This is the mail archive of the libc-alpha@sourceware.org mailing list for the glibc project.

Index Nav:	[Date Index] [Subject Index] [Author Index] [Thread Index]
Message Nav:	[Date Prev] [Date Next]	[Thread Prev] [Thread Next]
Other format:	[Raw text]

Re: [PATCH] Use Quicksearch in strstr

From: Wilco Dijkstra <Wilco dot Dijkstra at arm dot com>
To: Rich Felker <dalias at libc dot org>
Cc: 'GNU C Library' <libc-alpha at sourceware dot org>, nd <nd at arm dot com>, Alexander Monakov <amonakov at ispras dot ru>
Date: Tue, 6 Nov 2018 18:26:57 +0000
Subject: Re: [PATCH] Use Quicksearch in strstr
References: <DB5PR08MB1030E559B3818F52CA48A63583F30@DB5PR08MB1030.eurprd08.prod.outlook.com>,<20181029225421.GA21482@domone>,<DB5PR08MB1030CE58A51EDD8FE90D80DD83CD0@DB5PR08MB1030.eurprd08.prod.outlook.com>,<DB5PR08MB1030428E777D456220B6F09383CB0@DB5PR08MB1030.eurprd08.prod.outlook.com>

Rich Felker wrote:

> Real world performance includes performance under the control of a
> hostile input source, under which naive algorithms will perform
> hundreds of times slower. This "quicksearch" is incredibly slow on
> a{253}ba, and it's as slow as the most naive possible strstr whenever
> the last character is abundant in the haystack.

That's not true at all - in reality there is hardly any difference in worst case 
performance. Comparing a{253}ba on Quicksearch vs the ba{252}b on 
Two-way using GLIBC 2.27 (original version of Two-way) shows Two-way
is only about 16% faster. If the worst-case performance of Two-way was
deemed acceptable, then the worst-case of Quicksearch must be too.

>> good search algorithms are O(nm) and they beat any O(n) algorithm by
>> huge factors on actual inputs. That should teach you that a concept like
>> the O notation does not guarantee good performance.
>
> By a small factor at best, not a huge factor.

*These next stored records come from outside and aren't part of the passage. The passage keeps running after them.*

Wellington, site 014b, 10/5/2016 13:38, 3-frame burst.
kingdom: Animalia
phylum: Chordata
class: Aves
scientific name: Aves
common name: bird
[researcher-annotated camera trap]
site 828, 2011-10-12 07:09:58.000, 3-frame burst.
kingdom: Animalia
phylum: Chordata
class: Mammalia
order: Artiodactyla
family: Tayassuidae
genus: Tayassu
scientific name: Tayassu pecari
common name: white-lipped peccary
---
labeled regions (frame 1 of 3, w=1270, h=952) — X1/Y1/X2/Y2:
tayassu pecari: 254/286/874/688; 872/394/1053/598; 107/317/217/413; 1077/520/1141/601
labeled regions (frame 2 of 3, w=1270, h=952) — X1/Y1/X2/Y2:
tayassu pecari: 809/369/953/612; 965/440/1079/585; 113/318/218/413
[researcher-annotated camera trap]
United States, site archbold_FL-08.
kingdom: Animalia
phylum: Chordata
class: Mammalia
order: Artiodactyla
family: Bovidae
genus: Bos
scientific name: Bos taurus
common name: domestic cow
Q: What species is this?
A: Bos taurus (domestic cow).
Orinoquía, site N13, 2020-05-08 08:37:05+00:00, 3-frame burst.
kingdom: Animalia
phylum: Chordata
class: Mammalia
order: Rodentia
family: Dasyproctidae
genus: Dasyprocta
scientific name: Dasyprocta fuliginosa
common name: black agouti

Getting another 2-3x speedup after doubling performance is a huge factor.
The previous implementation was doing effectively nothing useful 75-85%
of the time...

>> One comparison per byte is slow indeed. Modern search algorithms
>> are sublinear and achieve O(n/m) comparisons. You can see this when
>> benchmarking - performance actually increases with longer needles.
>
> Two-way of course achieves this sublinear performance for common
> cases, but it's only possible for a very limited set, not in general,
> and does not scale. In particular, once the length of the needle
> exceeds the size of the alphabet, it can't continue to scale this way.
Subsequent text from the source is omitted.